Canada's Alex Harvey rediscovered his magic to win gold at the World Cup cross-country skiing finals Saturday in Falun, Sweden.
The 25-year-old from St-Ferreol-les-Neiges, Que., narrowly held off Norway's Martin Johnsrud Sundby to win the men's 30-kilometre race.
"This has been the best season of my life," Harvey said. "Obviously we didn't have that magic we needed at the Olympics which was the goal, but I have five podiums this year, three victories, and this just reconfirms all of the work we did in the summer."
Therese Johaug took a big step toward securing the overall cross-country World Cup title by beating Norwegian teammate Marit Bjoergen in the women's 15-kilometre skiathlon race.

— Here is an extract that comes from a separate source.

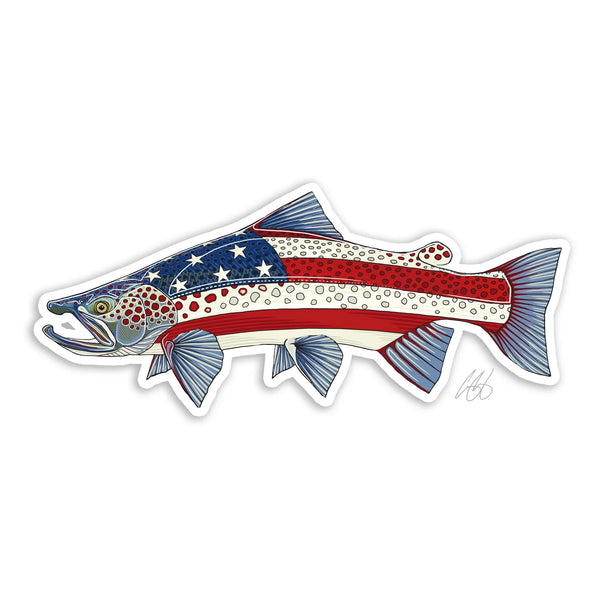 Casey Underwood Underwood USA Brown Trout Sticker.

Harvey, whose best finish last month in Sochi was 18th, powered his way up the hills on the 2015 world championship course Saturday and took advantage of the fast glide on his skis in the downhill. He carried the pace until one kilometre to go when he shuffled to the side and moved into the back to draft on the final downhill and slingshot to gold.

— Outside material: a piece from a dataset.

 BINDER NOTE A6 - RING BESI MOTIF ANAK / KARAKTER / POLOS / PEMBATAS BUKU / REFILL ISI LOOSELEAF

He beat Sundby in a sprint to the finish, crossing in one hour 18 minutes 7.6 seconds. The Norwegian finished just 0.12 seconds behind. Alexander Legkov of Russia was third, 1.76 seconds behind.
Harvey has found success before in Falun, capturing his first World Cup title there in 2012. It's the same venue where his father Pierre won his first of three World Cup medals in 1987.

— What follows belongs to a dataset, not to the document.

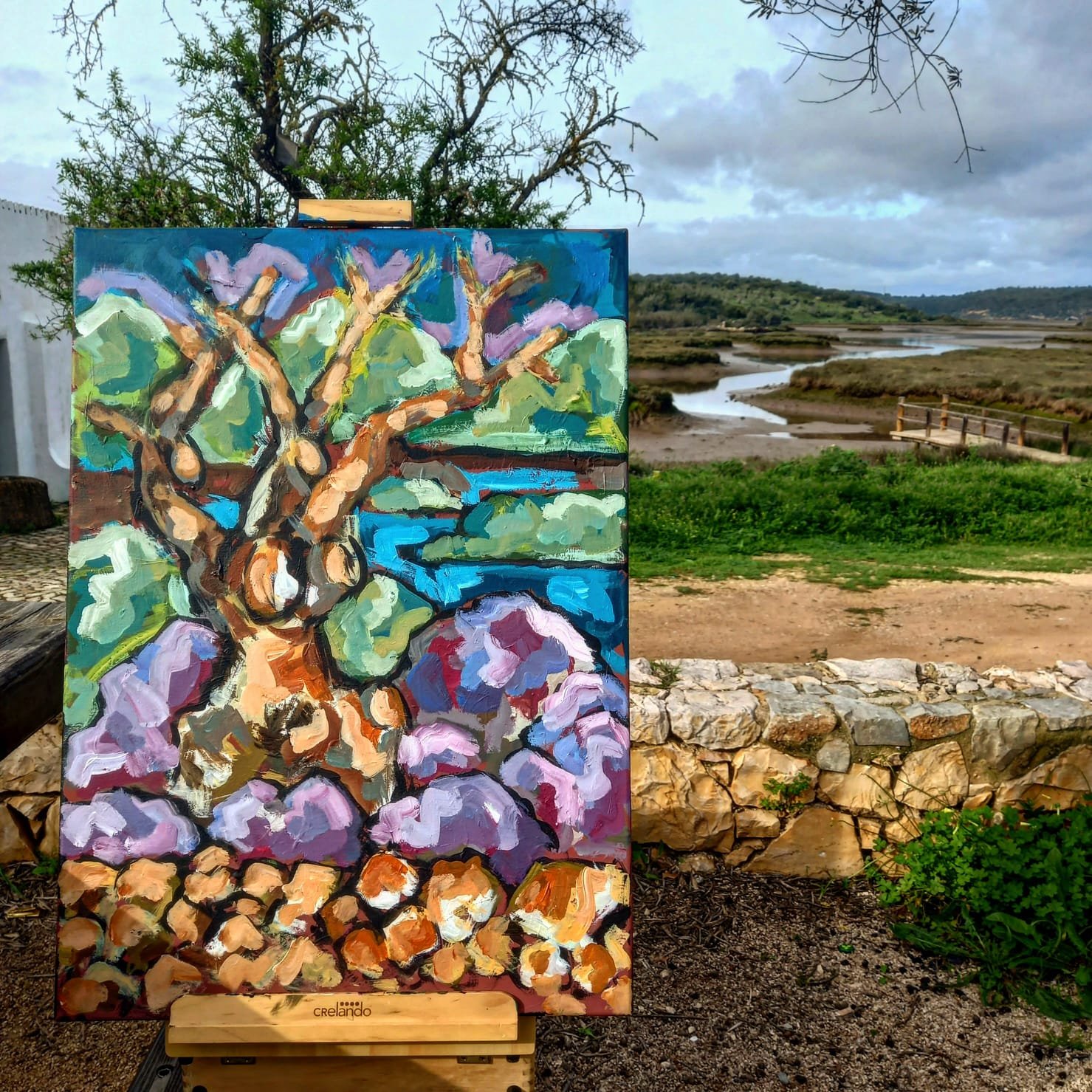 Galeria Plein Air Painting at Sítio das Fontes | Abstract Impressionism 3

"I just love racing and Falun is always at the end of the season," Harvey said. "I think some guys when they feel tired at the end of the year they shut down in the head a bit, but I just love to race. When there may be tired bodies at the end of the season, I like to keep going.
"The course is so hard and it requires sustained work, and I just enjoy racing here."
Harvey is fourth in the overall World Cup standings with the final 15-kilometre skate-ski pursuit race scheduled for Sunday.
Devon Kershaw of Sudbury was 12th Saturday, while Ivan Babikov of Canmore, Alta., was 23rd.
Johaug, meanwhile, won the women's race in 41:08.9 to beat Bjoergen by 33.6 seconds, with Finland's Kerttu Niskanen finishing third. Andrea Dupont of Timmins, Ont., was 45th.